It’s a shame Joe Biden’s campaign hasn’t gone anywhere.
The Delaware Senator, who was first elected when M*A*S*H was a brand new series, actually announced his plans to run ahead of everyone else—in June 2005—but the head start has done him no good: He can’t raise money, can’t move his poll numbers, and can’t break his way into the Hillary-Barack-and-John storylines that define the media’s coverage of the Democratic race.
But every time the Democratic eight gather for yet another debate, it is Mr. Biden who takes the scraps of free television time he’s afforded and turns in the most consistently presidential performance of any candidate from either party.
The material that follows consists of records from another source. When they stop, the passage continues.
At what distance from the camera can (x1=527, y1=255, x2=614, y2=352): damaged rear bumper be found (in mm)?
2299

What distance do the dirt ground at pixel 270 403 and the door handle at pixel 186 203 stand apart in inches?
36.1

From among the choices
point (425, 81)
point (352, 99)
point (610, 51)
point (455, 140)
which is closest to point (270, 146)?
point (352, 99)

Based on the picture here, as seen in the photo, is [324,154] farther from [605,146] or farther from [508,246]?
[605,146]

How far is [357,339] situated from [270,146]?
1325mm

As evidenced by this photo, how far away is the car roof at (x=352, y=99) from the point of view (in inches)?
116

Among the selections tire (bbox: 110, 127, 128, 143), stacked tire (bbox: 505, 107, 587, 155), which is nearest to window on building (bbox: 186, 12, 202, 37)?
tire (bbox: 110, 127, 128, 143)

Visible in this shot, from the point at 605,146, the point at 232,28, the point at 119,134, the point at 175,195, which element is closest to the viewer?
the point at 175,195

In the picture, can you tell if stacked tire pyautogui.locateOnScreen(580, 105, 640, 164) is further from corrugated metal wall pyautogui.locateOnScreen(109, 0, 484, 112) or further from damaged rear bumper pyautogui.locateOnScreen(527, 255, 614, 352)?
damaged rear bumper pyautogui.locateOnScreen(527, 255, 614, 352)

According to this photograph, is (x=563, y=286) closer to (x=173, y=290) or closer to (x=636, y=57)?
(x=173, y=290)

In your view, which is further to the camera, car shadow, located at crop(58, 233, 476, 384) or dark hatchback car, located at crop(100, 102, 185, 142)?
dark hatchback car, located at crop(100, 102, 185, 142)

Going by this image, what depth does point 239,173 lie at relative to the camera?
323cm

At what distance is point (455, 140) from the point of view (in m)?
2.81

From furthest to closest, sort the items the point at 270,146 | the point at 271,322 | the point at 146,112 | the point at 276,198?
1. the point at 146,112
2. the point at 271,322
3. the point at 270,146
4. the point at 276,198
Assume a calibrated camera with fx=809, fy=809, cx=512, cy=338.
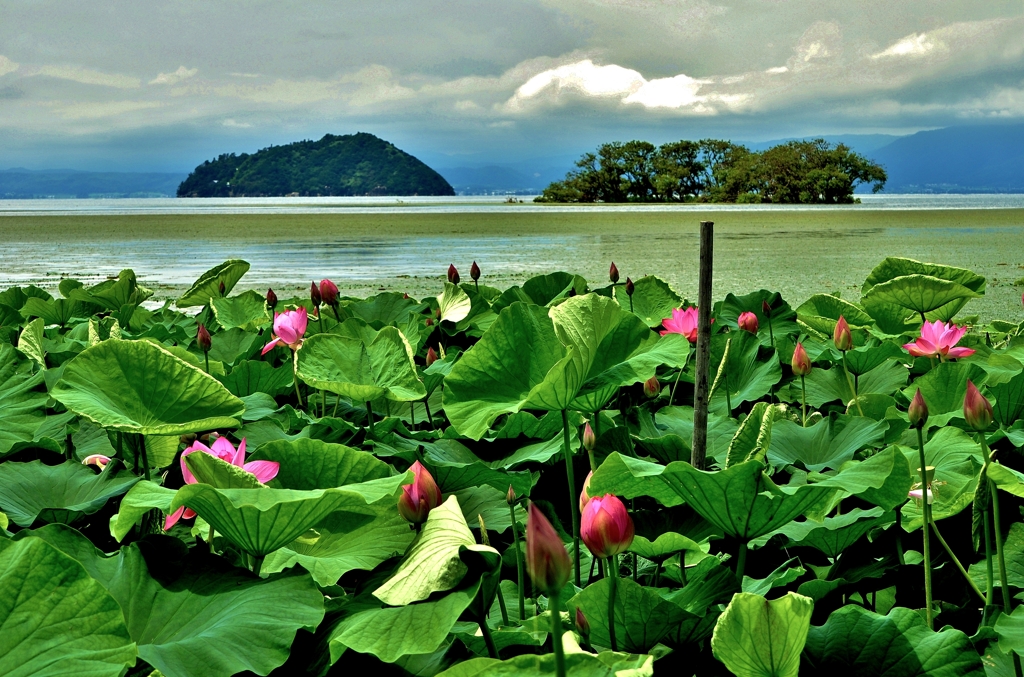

He was at it again Sunday, when ABC’s George Stephanopoulos took his turn quizzing the Democrats in Des Moines.
As all of the moderators before him have done, Mr. Stephanopoulos dutifully focused his most pointed questions and follow-ups on the big names, trying to create public conflict between them. And as usual, the instant press analysis afterwards played up the clashing—or lack thereof, as the case was on Sunday—of the front-runners.
But once again, it was Mr. Biden who offered the most compelling presentation, in substance and style. Too often, he is rather curtly dismissed as a windbag, a not entirely unfounded criticism that ignores his innate knack for locking in and connecting with an audience—mixing deep policy knowledge with a quick wit and some of the flair of a good storyteller.
The best ingredients in Mr. Biden all seem to congeal when the subject turns foreign policy. Take his dust-up on Sunday with Bill Richardson over Mr. Richardson’s nakedly opportunistic—and entirely too easy, since as a Governor his musings are all theoretical—“plan” to withdraw every single U.S. troop from Iraq by this December. Mr. Richardson, rather than bothering with the pesky details, has sought to score points with his party’s base by staking out what it seemingly the clearest anti-war position among the six credible Democratic candidates.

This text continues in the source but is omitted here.